The human interactions are multilateral in nature. Nevertheless, commercial interactions are of greater significance within the urban areas. The establishment and refinement of the economic relationship can be considered as a basis for the urbanization. The economic development induces the emergence of “commercial and retail businesses, entertainment venues, and residential construction” that invoke the cities’ expansion (Abrahamson, 2014, p. 103). The motivation for profit guides people in their actions and relations to a great extent. The pursuit of the profit invokes cross-border migration and international financial transactions that take part in shaping the cultural, economic, and social structures, and in the urban landscape transformation as well.
While relating to each other, people face a lot of difficulties, but the issue of inequality is the most prominent in many large cities of different countries (Abrahamson, 2014, p. 130). Inequality in social and economic status has links to the technological development and environmental conditions inequality as well. It can be observed in the example of the developing countries that slow economic growth and the lack of advanced technologies cannot support environmental protection. It is also proved that the poor countries tend to be overpopulated because the poor families have more chances to function socially and sustain life while consisting of many members (Mallick et al., 2005, p. 598).
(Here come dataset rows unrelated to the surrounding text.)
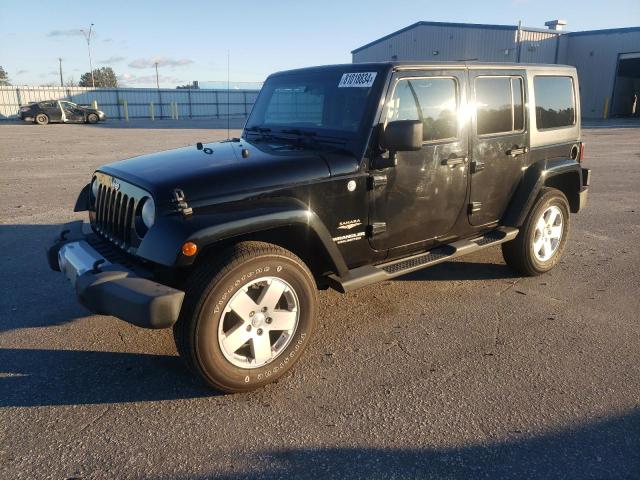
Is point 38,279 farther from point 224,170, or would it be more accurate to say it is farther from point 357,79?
point 357,79

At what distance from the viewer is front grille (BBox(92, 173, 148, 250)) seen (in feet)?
10.8

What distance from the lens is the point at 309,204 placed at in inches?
133

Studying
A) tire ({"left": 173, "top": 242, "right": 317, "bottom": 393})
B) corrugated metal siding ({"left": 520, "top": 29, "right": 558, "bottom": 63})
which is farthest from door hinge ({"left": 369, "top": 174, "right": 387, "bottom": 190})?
corrugated metal siding ({"left": 520, "top": 29, "right": 558, "bottom": 63})

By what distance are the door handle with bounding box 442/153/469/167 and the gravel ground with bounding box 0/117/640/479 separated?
4.08 ft

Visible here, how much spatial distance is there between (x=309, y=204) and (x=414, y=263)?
3.74 ft

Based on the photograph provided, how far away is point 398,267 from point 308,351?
0.96 metres

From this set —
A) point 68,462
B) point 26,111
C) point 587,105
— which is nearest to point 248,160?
point 68,462

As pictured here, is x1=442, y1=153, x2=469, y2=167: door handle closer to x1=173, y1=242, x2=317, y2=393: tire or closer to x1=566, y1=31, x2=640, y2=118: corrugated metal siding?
x1=173, y1=242, x2=317, y2=393: tire

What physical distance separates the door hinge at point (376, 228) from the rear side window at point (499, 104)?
1318 millimetres

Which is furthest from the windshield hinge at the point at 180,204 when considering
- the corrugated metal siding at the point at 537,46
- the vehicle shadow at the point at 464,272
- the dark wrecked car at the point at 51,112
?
the corrugated metal siding at the point at 537,46

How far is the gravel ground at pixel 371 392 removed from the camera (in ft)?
8.36

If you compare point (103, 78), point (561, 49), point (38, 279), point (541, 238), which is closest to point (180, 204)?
point (38, 279)

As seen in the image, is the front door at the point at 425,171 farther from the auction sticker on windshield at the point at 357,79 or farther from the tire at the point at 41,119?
the tire at the point at 41,119

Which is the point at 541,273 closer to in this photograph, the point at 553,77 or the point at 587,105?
the point at 553,77
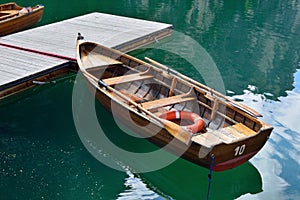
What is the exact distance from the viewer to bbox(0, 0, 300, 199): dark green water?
6.79m

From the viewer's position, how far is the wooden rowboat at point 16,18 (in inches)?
479

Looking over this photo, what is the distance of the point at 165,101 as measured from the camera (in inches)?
306

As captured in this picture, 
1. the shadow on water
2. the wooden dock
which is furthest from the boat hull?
the wooden dock

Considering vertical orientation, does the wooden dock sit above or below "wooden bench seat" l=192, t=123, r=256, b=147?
below

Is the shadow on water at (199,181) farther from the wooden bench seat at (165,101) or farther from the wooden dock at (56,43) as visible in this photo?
the wooden dock at (56,43)

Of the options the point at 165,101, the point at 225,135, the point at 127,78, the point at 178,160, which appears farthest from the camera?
the point at 127,78

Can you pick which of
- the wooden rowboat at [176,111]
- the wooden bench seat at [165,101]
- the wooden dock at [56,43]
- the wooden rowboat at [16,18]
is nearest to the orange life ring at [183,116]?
the wooden rowboat at [176,111]

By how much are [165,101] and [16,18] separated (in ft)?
22.5

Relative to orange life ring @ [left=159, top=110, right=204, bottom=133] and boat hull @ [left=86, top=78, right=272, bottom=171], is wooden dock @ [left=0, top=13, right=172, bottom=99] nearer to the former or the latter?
boat hull @ [left=86, top=78, right=272, bottom=171]

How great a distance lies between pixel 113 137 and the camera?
8102 millimetres

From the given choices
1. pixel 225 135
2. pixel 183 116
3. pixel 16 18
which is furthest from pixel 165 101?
pixel 16 18

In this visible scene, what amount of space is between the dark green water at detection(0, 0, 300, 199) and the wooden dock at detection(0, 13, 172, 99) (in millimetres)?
574

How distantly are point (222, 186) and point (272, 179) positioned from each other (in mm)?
979

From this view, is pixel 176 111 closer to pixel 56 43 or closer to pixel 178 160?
pixel 178 160
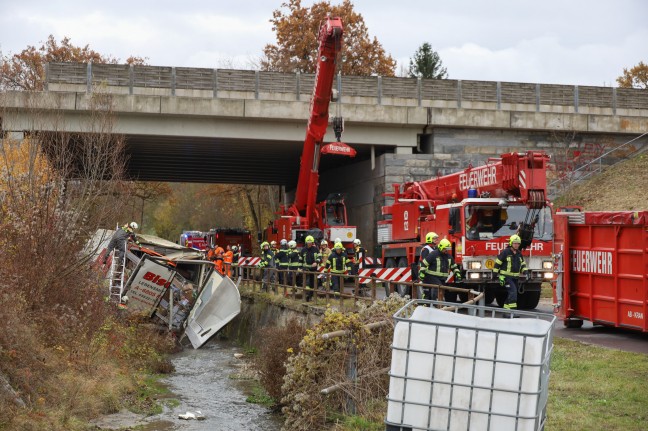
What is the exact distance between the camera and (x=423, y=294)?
16219mm

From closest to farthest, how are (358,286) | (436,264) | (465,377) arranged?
(465,377) → (436,264) → (358,286)

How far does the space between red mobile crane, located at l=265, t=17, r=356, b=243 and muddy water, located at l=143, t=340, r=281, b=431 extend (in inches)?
334

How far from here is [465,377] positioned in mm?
6379

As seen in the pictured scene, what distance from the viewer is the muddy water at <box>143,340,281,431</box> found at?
1312cm

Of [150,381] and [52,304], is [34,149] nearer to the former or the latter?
[52,304]

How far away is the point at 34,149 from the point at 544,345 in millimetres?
12099

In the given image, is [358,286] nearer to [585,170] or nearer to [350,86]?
[350,86]

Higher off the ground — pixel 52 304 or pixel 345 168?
pixel 345 168

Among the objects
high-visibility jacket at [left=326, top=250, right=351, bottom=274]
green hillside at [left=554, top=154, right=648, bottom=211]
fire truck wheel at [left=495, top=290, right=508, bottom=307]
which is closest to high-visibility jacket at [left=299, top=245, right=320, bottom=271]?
high-visibility jacket at [left=326, top=250, right=351, bottom=274]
As was mentioned above, overpopulation is one of the causes of resource scarcity. Therefore, it is evident that the relations between the members of the society, the political and social conditions, economic policies, and arrangements are responsible for the deterioration of the environmental state.
All the issues that people face with global urbanization and economic growth make it clear that the fundamental and systematic changes are required in society. Different researchers recommend various strategies and theories that are aimed at the provision of sustainability in the society and environment in the age of rapid urbanization progress. At the economic level, it is important to elaborate on the policies and regulations that would be efficient in regard to production, pricing, and environmental control at the same time. The environmental state also can be improved by balancing out the social structure and diminution of social inequality.
It is assumed that equal opportunities in employment, literacy, and education, income and wealth distribution, and more efficient governance and the investments in the social sector can contribute to the sustainability of the population, especially in the countries of the developing world. The scientists and scholars also suggest to apply the economic policies based on technology and to consider environmental issues and their impacts on human health, psychology, and behavior in political decision-making. It is highly recommendable to elaborate on a more thoughtful urban planning design that will be able to provide the potential for the current issues resolving. And one of the most significant contributions to the improvement of the environmental and social instabilities can be made by the promotion of eco-friendly culture and ethical attitudes and addressing the problems of the environmental instability, their reasons, and impacts on the well-being of the society.